When Ram Krishna and Ashok Kumar who live in the servant quarters in Sector 31 approached me with the problem of their girls having gone missing from within 500 metres of D5, Sector 31, I requested then SSP Rathore to place a policeman for vigil outside Pandher’s house. Nothing much emerged from this exercise.
But my ordinary routine suddenly took a U-turn when Jhabulal said he has seen bloodied human remains outside the bylanes of D5. Between December 29, 2006 and January 2007, the police sent an ATS team to dig out more into the happenings in the society. Koli was picked up for questioning in 2006 and he admitted to have killed and raped two victims. He also helped the police find the remains of his victims. We thought the case was over. But soon, a lot other skeletons were discovered. The CBI took over on January 12, 2007 and then the entire truth came out.
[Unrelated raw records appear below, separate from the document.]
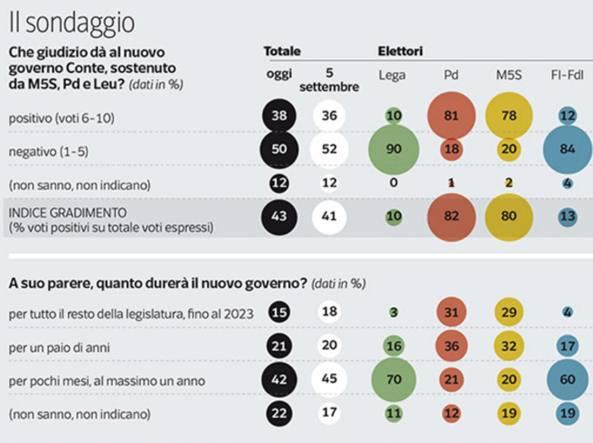Sondaggio   Conte sale , meno il suo governo. E Salvini riprende quota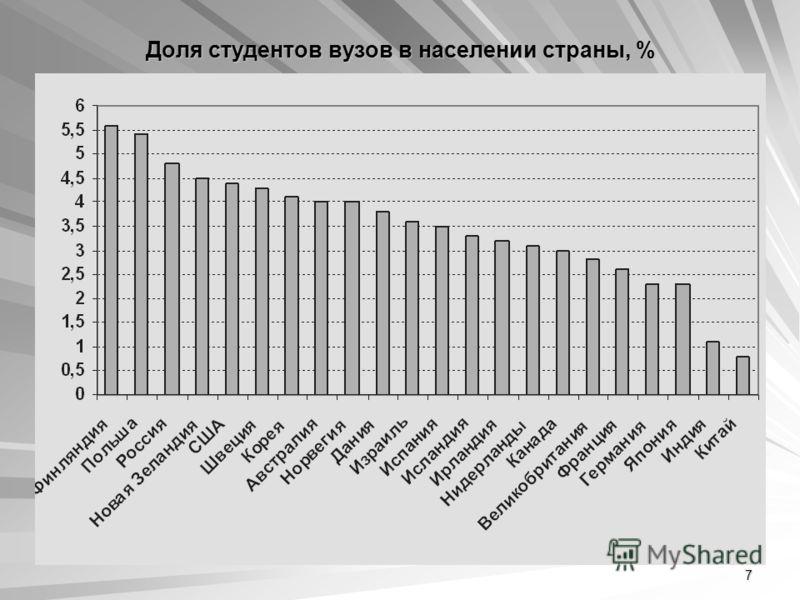 7 Доля студентов вузов в населении страны, %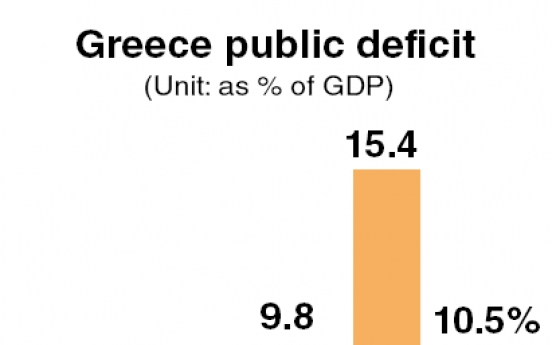Greece's deficit bigger than forecast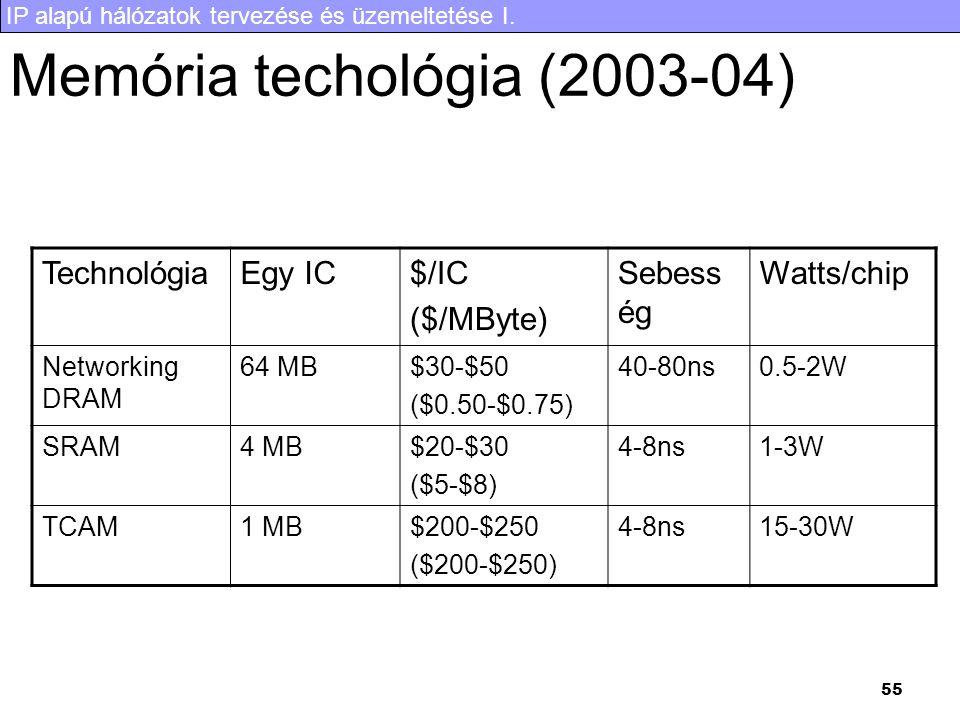 IP alapú hálózatok tervezése és üzemeltetése I. 55 Memória techológia (2003-04) TechnológiaEgy IC$/IC ($/MByte) Sebess ég Watts/chip Networking DRAM 6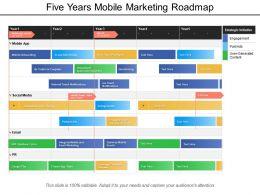 Five Years Mobile Marketing Roadmap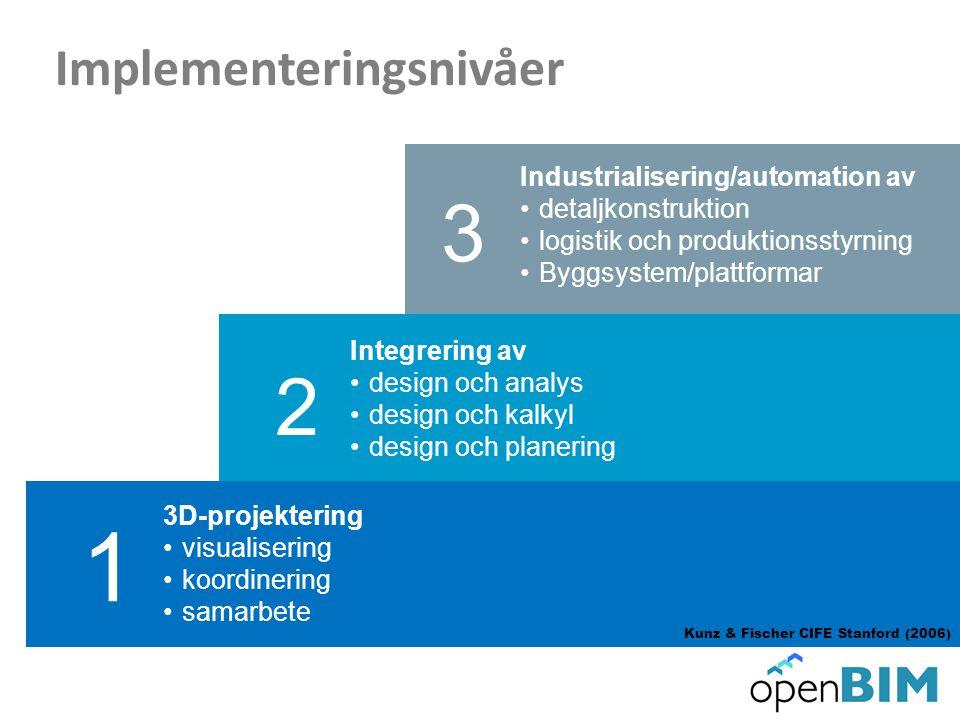 OpenBIM – mål En process som säkerställer delaktighet och drivs av verksamhetskrav, med god arkitektur, goda tekniska lösningar och livscykelekonomin i fokus.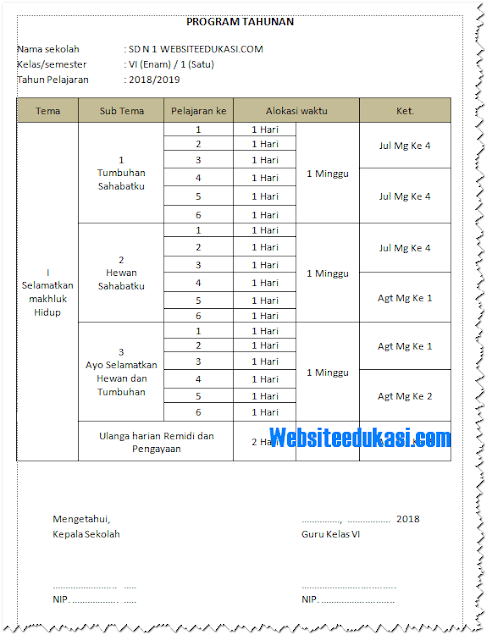 Prota dan Promes Kelas 6 SD/MI Kurikulum 2013 Revisi 2018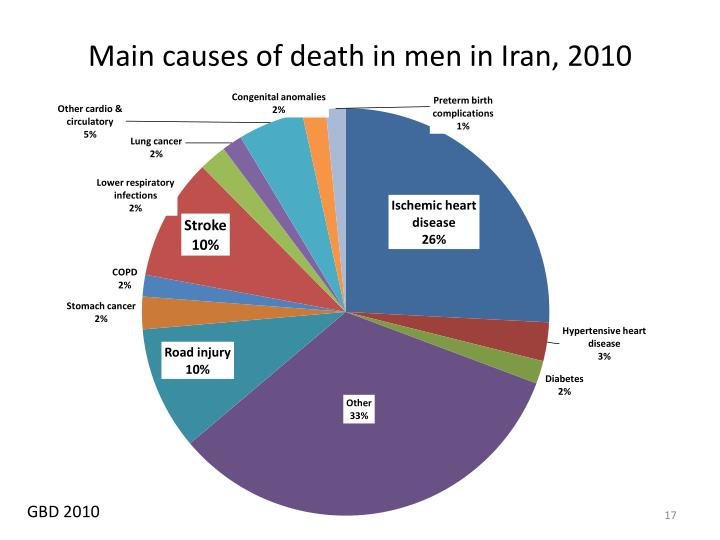 Main causes of death in men in Iran, 2010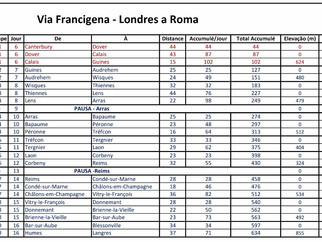 Via Francigena - Planilha Final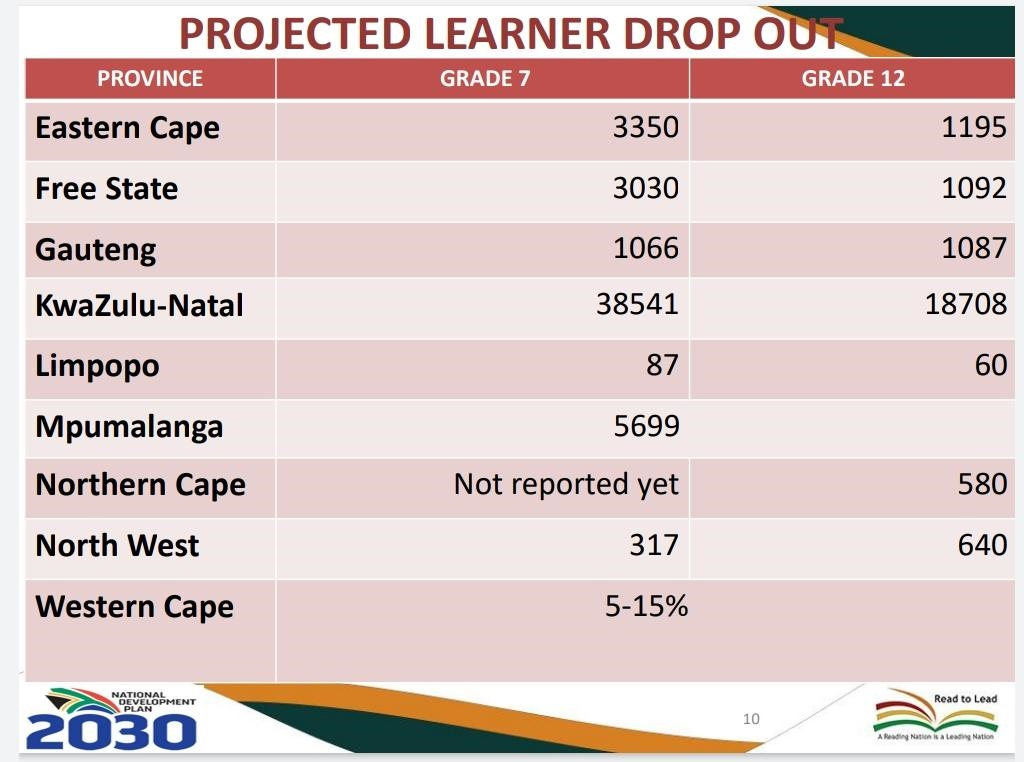 projected dropout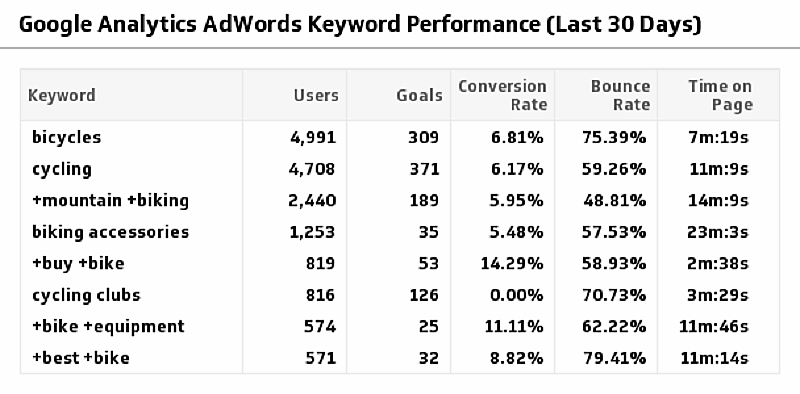 Google Analytics for Long-Tails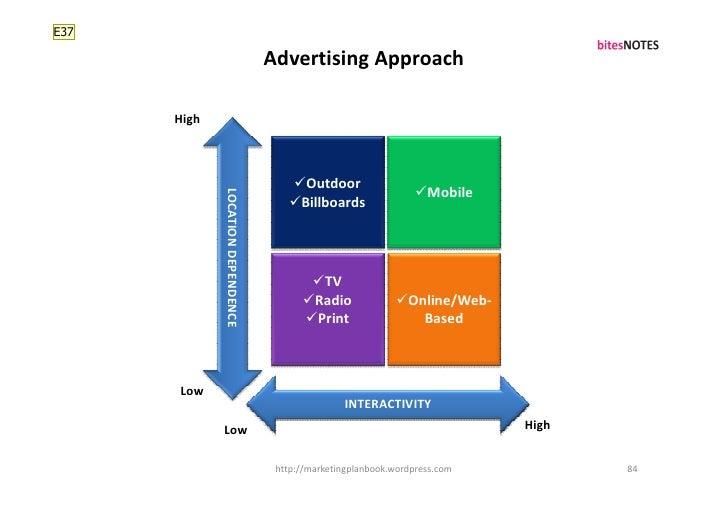 E37                                     Advertising Approach        High                                          Outdoor...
The dates and the happenings are etched on my mind forever. Jhabhulal, Ram Krishna and I decided to help the special team unearth the drain and the findings were so horrifying that Ram Krishna left midway. The first bloody sack and its contents are still my worst nightmare.
Rimpy had been just married and the decomposed body in that sack was her. She had been killed only 24 hours before being discovered in the by-lane of D5 so the blood and stench was still fresh. Her head had been severed but packed alongside. The severed portion was still oozing blood. She still had a bindi on her forehead and sindoor in her maang. That image has haunted me ever since. Koli’s hanging date only revives the painful memories and the hard work we put in to ensure that the accused were brought to book. I have attended all witness sessions and gave testimony at least 60 times. But what hit me the hardest was when the then Mayawati Government slapped a bribery and fraud charge on me, Jhabhulal and Papulal.
I got a call around midnight saying that I had been charged for fraud. I got entangled into a Mayawati-Mulayam battle. The people I had been helping in Nithari thought I had betrayed them. They stopped taking me seriously called me bikau. That hurt. I am still struggling with this. Koli’s hanging is not enough but it is a step in the right direction.